OCL: Ordinal Contrastive Learning for Imputating Features with Progressive Labels

(* : Equal Contribution)

1POSTECH, 2UNC-Chapel Hill

MICCAI 2024

:canada: Marrakesh, Morocco

Illustration of overall framework.


Abstract

Accurately discriminating progressive stages of Alzheimer’s Disease (AD) is crucial for early diagnosis and prevention. It often involves multiple imaging modalities to understand the complex pathology of AD, however, acquiring a complete set of images is challenging due to high cost and burden for subjects. In the end, missing data become inevitable which lead to limited sample-size and decrease in precision in downstream analyses. To tackle this challenge, we introduce a holistic imaging feature imputation method that enables to leverage diverse imaging features while retaining all subjects. The proposed method comprises two networks: 1) An encoder to extract modality-independent embeddings and 2) A decoder to reconstruct the original measures conditioned on their imaging modalities. The encoder includes a novel ordinal contrastive loss, which aligns samples in the embedding space according to the progression of AD. We also maximize modality-wise coherence of embeddings within each subject, in conjunction with domain adversarial training algorithms, to further enhance alignment between different imaging modalities. The proposed method promotes our holistic imaging feature imputation across various modalities in the shared embedding space.

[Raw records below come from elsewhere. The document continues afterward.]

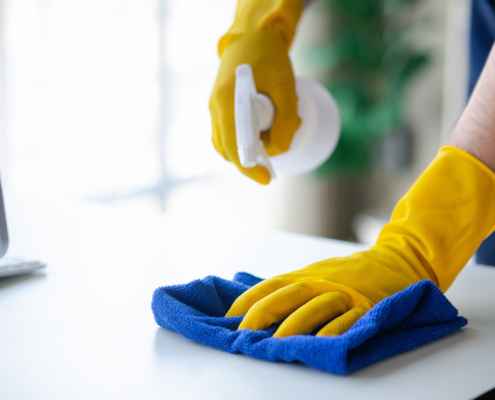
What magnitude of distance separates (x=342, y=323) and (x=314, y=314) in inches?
1.2

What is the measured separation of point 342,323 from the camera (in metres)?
0.55

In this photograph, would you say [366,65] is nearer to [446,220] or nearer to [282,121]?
[282,121]

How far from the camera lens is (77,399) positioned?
18.3 inches

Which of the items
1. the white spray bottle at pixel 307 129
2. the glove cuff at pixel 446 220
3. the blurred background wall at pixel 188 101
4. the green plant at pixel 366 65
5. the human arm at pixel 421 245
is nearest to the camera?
the human arm at pixel 421 245

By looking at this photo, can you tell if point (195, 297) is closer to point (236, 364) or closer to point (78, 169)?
point (236, 364)

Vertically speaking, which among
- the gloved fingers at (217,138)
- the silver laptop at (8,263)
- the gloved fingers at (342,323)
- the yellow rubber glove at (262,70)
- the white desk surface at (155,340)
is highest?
the yellow rubber glove at (262,70)

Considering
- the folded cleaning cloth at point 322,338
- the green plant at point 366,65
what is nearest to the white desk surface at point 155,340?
A: the folded cleaning cloth at point 322,338

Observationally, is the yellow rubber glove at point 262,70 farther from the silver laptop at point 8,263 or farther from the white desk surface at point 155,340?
the silver laptop at point 8,263

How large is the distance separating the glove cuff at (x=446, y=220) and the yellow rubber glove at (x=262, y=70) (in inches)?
11.2

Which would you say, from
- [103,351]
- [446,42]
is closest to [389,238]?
[103,351]

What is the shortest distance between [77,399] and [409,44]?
3.02 m

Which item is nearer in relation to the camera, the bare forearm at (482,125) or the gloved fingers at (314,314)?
the gloved fingers at (314,314)

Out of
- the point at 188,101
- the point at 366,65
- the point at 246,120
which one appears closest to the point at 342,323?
the point at 246,120

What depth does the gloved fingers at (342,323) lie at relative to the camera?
21.3 inches
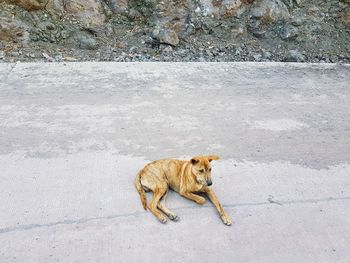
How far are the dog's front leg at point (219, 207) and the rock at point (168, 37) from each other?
4.26 metres

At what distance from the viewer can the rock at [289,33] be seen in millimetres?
7711

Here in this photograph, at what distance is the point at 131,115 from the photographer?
194 inches

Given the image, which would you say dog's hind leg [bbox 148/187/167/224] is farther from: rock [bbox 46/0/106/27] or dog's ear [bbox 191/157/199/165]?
rock [bbox 46/0/106/27]

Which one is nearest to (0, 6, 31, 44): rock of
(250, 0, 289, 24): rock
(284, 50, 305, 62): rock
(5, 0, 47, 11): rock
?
(5, 0, 47, 11): rock

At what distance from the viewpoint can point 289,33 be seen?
7.72 m

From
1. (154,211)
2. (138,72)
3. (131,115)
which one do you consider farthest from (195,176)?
(138,72)

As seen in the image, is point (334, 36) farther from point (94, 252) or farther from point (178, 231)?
point (94, 252)

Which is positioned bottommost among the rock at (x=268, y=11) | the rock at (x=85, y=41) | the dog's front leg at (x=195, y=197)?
the rock at (x=85, y=41)

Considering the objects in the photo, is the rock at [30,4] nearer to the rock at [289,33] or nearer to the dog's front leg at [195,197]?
the rock at [289,33]

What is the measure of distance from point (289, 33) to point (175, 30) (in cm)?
210

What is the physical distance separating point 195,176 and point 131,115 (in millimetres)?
1824

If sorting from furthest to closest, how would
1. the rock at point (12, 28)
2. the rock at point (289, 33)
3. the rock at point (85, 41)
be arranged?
1. the rock at point (289, 33)
2. the rock at point (85, 41)
3. the rock at point (12, 28)

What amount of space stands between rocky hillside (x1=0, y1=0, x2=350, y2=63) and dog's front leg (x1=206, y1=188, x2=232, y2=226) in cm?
388

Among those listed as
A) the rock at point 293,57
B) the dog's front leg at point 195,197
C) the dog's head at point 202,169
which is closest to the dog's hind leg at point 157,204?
the dog's front leg at point 195,197
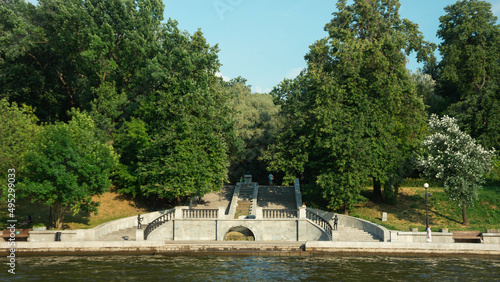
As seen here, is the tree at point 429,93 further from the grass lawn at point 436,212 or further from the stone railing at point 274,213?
the stone railing at point 274,213

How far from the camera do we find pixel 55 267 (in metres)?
23.1

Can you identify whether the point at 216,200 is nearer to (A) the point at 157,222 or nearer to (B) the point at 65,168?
(A) the point at 157,222

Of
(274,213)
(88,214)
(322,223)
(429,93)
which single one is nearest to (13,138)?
(88,214)

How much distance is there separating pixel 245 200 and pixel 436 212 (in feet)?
54.6

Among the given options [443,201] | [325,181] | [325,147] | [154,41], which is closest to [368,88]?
[325,147]

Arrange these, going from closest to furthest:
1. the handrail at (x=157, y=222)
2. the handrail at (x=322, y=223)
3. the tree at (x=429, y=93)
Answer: the handrail at (x=322, y=223) → the handrail at (x=157, y=222) → the tree at (x=429, y=93)

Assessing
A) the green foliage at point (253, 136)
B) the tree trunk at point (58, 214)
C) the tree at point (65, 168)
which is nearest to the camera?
the tree at point (65, 168)

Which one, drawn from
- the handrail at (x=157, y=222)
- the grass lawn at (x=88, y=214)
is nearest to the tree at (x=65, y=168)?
the grass lawn at (x=88, y=214)

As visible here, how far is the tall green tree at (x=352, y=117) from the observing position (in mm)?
35844

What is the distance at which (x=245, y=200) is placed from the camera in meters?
39.5

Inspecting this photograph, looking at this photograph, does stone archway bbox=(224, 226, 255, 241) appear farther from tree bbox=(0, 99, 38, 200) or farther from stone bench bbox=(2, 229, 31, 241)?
tree bbox=(0, 99, 38, 200)

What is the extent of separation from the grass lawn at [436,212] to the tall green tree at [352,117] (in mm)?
1664

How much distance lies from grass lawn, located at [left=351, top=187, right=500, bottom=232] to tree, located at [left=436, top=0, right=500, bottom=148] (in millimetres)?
7931

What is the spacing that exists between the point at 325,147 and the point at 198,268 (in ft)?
55.2
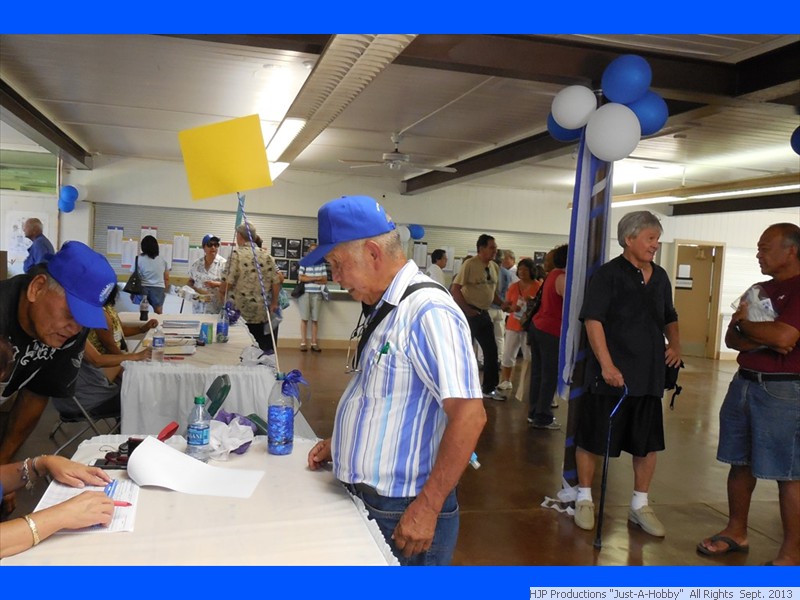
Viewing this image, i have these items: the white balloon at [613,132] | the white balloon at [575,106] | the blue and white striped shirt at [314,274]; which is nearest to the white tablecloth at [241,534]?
the white balloon at [613,132]

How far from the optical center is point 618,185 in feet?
34.2

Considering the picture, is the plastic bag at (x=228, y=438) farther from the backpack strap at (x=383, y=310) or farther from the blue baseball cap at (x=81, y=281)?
the backpack strap at (x=383, y=310)

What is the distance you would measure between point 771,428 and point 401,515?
224 centimetres

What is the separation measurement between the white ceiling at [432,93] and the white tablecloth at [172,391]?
1824 millimetres

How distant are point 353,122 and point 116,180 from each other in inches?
186

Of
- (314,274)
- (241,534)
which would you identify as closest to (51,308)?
(241,534)

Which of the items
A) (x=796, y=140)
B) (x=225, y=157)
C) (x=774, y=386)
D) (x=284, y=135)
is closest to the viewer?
(x=225, y=157)

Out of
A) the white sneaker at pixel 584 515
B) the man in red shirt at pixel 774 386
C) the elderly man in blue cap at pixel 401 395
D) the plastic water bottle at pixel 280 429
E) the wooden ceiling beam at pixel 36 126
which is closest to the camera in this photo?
→ the elderly man in blue cap at pixel 401 395

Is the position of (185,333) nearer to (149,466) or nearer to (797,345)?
(149,466)

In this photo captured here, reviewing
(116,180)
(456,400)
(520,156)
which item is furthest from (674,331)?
(116,180)

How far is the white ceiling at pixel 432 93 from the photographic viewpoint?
3.89 metres

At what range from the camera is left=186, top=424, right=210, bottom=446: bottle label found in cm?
196

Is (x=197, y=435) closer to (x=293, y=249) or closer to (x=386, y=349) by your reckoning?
(x=386, y=349)

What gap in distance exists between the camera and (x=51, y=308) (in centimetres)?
204
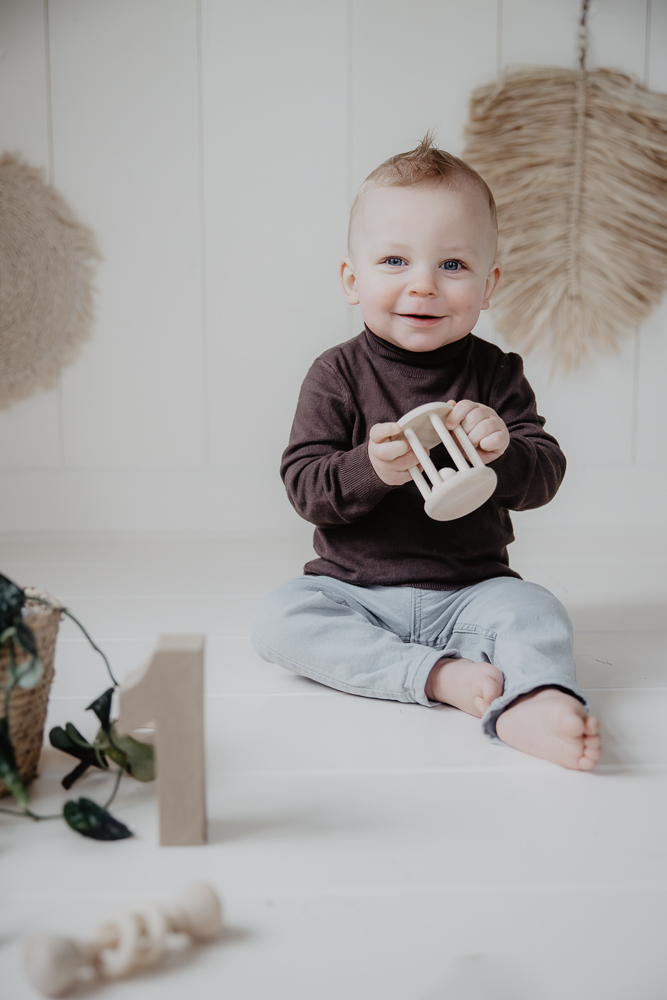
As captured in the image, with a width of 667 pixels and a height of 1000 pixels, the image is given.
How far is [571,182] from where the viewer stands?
1576mm

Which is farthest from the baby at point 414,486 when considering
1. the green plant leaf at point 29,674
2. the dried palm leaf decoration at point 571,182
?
the dried palm leaf decoration at point 571,182

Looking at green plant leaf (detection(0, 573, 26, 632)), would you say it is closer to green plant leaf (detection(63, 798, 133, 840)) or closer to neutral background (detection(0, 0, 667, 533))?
green plant leaf (detection(63, 798, 133, 840))

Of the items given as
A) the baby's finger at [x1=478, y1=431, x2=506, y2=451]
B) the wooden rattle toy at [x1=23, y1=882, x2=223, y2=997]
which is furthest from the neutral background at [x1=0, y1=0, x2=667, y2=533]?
the wooden rattle toy at [x1=23, y1=882, x2=223, y2=997]

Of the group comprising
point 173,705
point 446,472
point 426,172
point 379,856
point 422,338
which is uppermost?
point 426,172

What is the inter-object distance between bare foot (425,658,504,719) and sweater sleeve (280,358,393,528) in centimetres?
18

In the experiments, we show that our networks deliver favorable results for statistical analysis and classification against imputation baselines with Alzheimer’s Disease Neuroimaging Initiative (ADNI) study.

Ordinal Contrastive Learning

Figure: Comparison of supervised (left) and ordinal (right) contrastive learning: Both approaches contrast the set of all samples from the same class as positives against the negatives from the rest of the batch. While supervised contrastive learning repels each negative without differentiation on labels denoted as (a) ≈ (b) ≈ (c), ordinal contrastive learning assigns the penalizing strength based on the label distance.


Embedding Space Analysis

Figure: Visualizations of embeddings under each loss by t-SNE. Each individual encoder is trained with three distinct losses including Cross-Entropy (left), Supervised Contrastive Loss LSC (center) and our Ordinal Contrastive Loss (right) along with domain adversarial loss. (a) and (b) correspond to training and testing data respectively. (Color: AD-stage labels, Shape: imaging scan types.)


Statistical Analysis

Figure: p-values from group comparisons with Bonferroni correction at α=0.01: (a) before imputation, (b) after imputation from our model. Top: Resutant p-value maps on a brain surface (left hemisphere) in a negative log from CN and EMCI comparison with cortical thickness, and (b) shows higher sensitivity. Bottom: Number of significant ROIs. Number of common ROIs before-and-after imputation are in ().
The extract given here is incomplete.